After the maze challenge, the same maze was tested in the simulation. This way it could be proven that the code is indeed able to solve the maze, albeit only in the simulation. The video below shows how PICO is eventually able to solve the maze. Once again, some errors were introduced by the setpoint detection, but based on potential fields PICO was able to straighten itself and find the exit. It should be mentioned that the only part of the code that was changed between the maze challenge and the simulation is the viewing distance of PICO. This was changed from 1.3m to 1.0m to increase robustness in the simulation. PICO was able to solve the maze in the simulation in 4 minutes and 19 seconds.

Conclusions and Recommendations

The goal of this project was to create an organized code that would make PICO solve any maze following the specifications. It is clear that the solving of the maze was not succeeded during the maze challenge. The same code and maze were however later tested in the simulator, which showed that PICO is in fact able to solve the maze using the original code. The problem was the robustness of this code. Some conclusions can however be drawn about which parts of the code worked correctly, and recommendations can be made for the parts that could be improved.

First, the potential field worked as expected. In the corridor challenge some problems were noticed regarding the potential field, namely hitting the wall. After this challenge the potential field was tweaked some more, after which PICO never hit a wall again. This is also noticed in the maze challenge. Even though PICO’s decisions were not always correct, it never hit the wall.

Secondly, the junction type detection worked well. During the programming and testing phase of the project, many problems were encountered for the detect_type_junction function. PICO would recognize the wrong types of junctions to often to reliably solve the maze. Elaborate testing and tweaking however resulted in a more robust and reliable function that was also used in the maze-challenge.

Finally, the door recognition and procedure worked perfectly. As is also visible in the maze-challenge, PICO recognized the door flawlessly after which the door procedure was executed. PICO rang is bell and correctly noticed that the door opened, after which it drove through. The side-door detection could not be tested during the maze-challenge, but during the individual tests it worked every time.

The main problem in PICO’s code and also the reason the maze challenge was not finished successfully is the setpoint detection. As can be seen in the maze challenge, PICO sometimes takes its corners too sharply and potential fields kick in to avoid wall collisions. In order to make the code more robust, a more elaborate setpoint detection should be implemented.

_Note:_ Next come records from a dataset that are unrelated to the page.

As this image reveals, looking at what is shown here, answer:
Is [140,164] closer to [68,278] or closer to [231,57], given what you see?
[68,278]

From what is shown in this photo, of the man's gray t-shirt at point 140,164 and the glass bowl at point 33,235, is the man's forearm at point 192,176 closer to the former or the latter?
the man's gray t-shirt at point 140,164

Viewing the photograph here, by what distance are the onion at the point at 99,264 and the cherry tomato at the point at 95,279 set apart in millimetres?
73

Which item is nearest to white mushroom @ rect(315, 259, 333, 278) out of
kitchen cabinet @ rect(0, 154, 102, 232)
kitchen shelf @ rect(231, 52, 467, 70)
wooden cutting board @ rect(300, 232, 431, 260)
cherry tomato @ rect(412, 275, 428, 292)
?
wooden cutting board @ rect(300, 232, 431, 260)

Possible ways to do this is by looking at all the laser data PICO sees and creating walls and corners from this data. This way the detection is more robust since it is dependent on all the data instead of small ranges of data. It also eliminates the use of the data filter with a range of 1.3m. The choice to use this range was necessary for the way setpoints and junctions are recognized, but is not ideal.

A second part that could be improved in the code is the handling of open spaces. Right now PICO has no special functions and states to detect and pass these open spaces. More elaborate research and testing should be done to decide on a way to handle these open spaces.

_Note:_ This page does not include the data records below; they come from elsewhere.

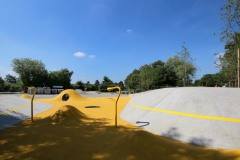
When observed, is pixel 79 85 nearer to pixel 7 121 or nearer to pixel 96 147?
pixel 7 121

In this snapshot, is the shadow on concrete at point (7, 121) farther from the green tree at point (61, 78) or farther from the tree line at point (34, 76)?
the green tree at point (61, 78)

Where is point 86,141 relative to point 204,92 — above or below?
below

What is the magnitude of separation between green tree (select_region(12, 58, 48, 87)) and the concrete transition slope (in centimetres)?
6544

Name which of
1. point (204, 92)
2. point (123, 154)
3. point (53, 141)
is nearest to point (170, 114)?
point (204, 92)

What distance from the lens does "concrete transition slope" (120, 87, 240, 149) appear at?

Regarding the structure of the code, most decisions resulted to be positive. The use of a task-skill-motion diagram and a corresponding flowchart helped tremendously in creating a clear code that could easily be extended. All functions named in the flowchart are created in a separate function file to enable working on multiple parts of the code at the same time. The design of the flowchart also enabled us to expand on the code of the corridor challenge instead of having to restart.

One of the aspects that could have done better in the code structure is the use of magic numbers. Magic numbers are globally defined values that can be requested in each part of the code. A lot of magic numbers were used, but looking back at the code showed that too often actual numbers were used instead of globally defined ones. This does not at all break the code, but it would be a lot clearer and more accessible if magic numbers were used in these cases as well.